Excerpt provided:

Studio album by Harvey Mason
- Released: November 2003 (JP) 2004 (US)
- Studio: Sear Sound Recording Studios, NYC Firehouse Recording Studios, CA
- Genre: Jazz
- Label: Videoarts Music Bluebird Records
- Producer: Harvey Mason

= With All My Heart (Harvey Mason album) =

With All My Heart is an album by jazz drummer Harvey Mason. It was released by Videoarts Music .

==Music and recording==
Mason plays on each of the album's 11 tracks with a different combination of pianist and bassist.

==Reception==

The AllAboutJazz reviewer commented on the inevitable lack of tightness in some of the band performances, given a likely lack of rehearsal time, but summarized that "this is a very solid, solid outing". Herbie Hancock won the Best Jazz Instrumental Solo Grammy for "Speak Like a Child".

Professional ratings
Review scores
| Source | Rating |
| AllMusic | Star |

==Track listing and personnel==
Harvey Mason (drums) plays on every track.

Required task 1:
According to the article on the Harvey Mason album, how many tracks does the album have?

Data:
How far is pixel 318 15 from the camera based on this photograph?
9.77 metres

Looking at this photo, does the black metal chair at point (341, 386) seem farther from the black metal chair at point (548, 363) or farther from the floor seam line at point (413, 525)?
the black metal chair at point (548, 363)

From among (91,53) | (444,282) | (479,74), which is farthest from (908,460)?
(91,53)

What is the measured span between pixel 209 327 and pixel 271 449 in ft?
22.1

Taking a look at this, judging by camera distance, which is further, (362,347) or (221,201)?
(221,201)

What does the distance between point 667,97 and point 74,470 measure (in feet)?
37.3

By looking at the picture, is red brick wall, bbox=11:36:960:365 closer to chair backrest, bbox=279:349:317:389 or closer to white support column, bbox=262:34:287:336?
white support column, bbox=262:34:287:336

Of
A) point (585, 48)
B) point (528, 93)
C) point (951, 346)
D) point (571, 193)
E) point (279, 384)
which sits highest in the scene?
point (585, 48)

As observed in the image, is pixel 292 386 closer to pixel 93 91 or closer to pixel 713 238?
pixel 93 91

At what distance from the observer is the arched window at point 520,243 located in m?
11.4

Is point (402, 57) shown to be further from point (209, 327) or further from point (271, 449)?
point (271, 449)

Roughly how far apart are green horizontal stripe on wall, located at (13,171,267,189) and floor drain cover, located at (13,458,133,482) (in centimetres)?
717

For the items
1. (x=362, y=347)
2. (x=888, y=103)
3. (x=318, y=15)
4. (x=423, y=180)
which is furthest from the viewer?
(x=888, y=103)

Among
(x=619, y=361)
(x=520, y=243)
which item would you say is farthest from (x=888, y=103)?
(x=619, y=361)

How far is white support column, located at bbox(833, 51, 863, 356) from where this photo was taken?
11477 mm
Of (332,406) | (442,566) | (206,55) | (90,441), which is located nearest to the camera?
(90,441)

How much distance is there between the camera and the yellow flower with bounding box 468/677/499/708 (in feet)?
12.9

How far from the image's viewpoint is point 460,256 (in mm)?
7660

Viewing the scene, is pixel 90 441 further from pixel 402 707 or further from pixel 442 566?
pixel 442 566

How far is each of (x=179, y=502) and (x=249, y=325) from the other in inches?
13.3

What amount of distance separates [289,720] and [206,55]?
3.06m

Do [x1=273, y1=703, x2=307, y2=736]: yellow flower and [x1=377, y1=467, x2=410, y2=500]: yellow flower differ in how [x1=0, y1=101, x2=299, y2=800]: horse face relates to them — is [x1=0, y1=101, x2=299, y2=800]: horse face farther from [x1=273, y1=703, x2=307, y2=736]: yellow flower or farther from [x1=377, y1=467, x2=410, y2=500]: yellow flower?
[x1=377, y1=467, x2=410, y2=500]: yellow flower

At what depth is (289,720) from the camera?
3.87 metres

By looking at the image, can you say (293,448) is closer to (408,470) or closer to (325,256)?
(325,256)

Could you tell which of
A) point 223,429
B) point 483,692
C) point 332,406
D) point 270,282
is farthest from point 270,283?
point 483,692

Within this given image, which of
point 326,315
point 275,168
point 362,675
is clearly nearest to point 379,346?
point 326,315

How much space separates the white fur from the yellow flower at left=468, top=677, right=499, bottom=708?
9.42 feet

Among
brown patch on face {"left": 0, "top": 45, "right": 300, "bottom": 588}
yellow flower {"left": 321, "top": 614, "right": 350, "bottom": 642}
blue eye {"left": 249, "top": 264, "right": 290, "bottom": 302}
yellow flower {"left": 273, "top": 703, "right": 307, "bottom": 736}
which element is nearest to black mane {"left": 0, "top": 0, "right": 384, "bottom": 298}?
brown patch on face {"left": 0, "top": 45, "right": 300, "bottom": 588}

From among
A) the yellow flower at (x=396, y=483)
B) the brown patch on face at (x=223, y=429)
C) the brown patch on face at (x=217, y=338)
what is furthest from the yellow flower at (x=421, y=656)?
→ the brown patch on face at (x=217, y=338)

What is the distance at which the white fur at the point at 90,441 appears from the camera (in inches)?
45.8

Required task 2:
Which lines in the rows above contain the word "black"? Copy each of them.

Solution 1:
11

Solution 2:
Looking at this photo, does the black metal chair at point (341, 386) seem farther from the black metal chair at point (548, 363) or farther from the floor seam line at point (413, 525)?
the black metal chair at point (548, 363)
which element is nearest to black mane {"left": 0, "top": 0, "right": 384, "bottom": 298}?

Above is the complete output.